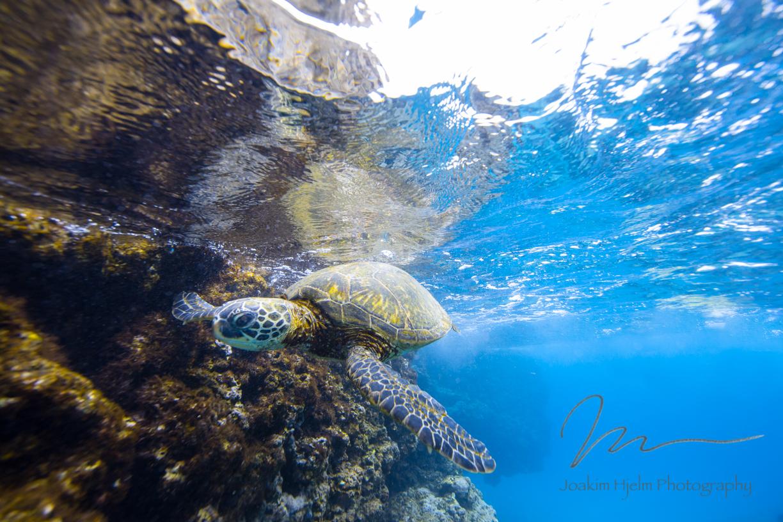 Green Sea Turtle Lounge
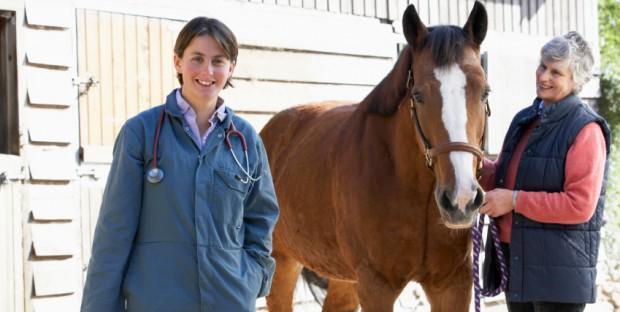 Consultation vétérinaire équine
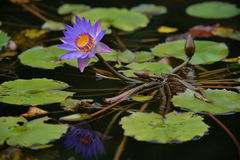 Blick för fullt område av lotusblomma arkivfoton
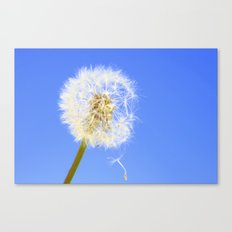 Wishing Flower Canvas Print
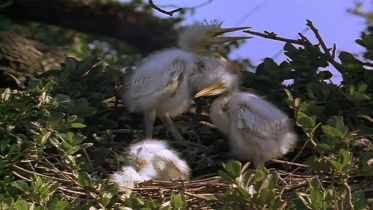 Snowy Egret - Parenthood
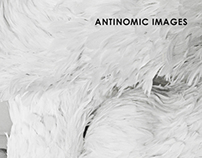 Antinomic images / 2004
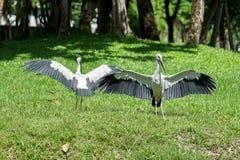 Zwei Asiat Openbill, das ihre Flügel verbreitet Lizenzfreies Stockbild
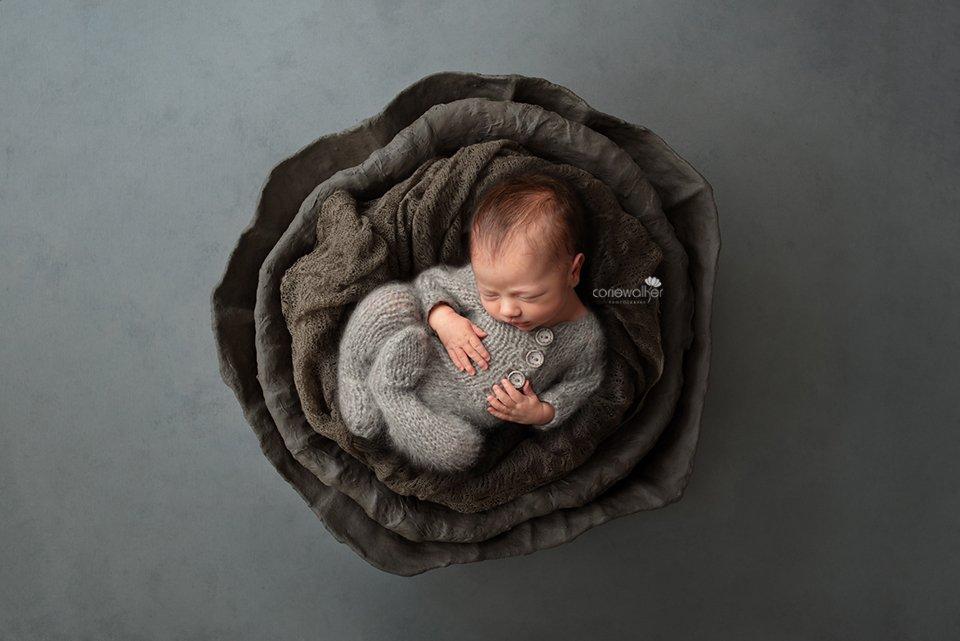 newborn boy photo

════════════════

▸ Exercise prompt
Every line above needs to be written out again as it stands. Pictures do not belong in the copy.

▸ Finished exercise
 Green Sea Turtle Lounge
 Consultation vétérinaire équine
 Blick för fullt område av lotusblomma arkivfoton
 Wishing Flower Canvas Print
 Snowy Egret - Parenthood
 Antinomic images / 2004
 Zwei Asiat Openbill, das ihre Flügel verbreitet Lizenzfreies Stockbild
 newborn boy photo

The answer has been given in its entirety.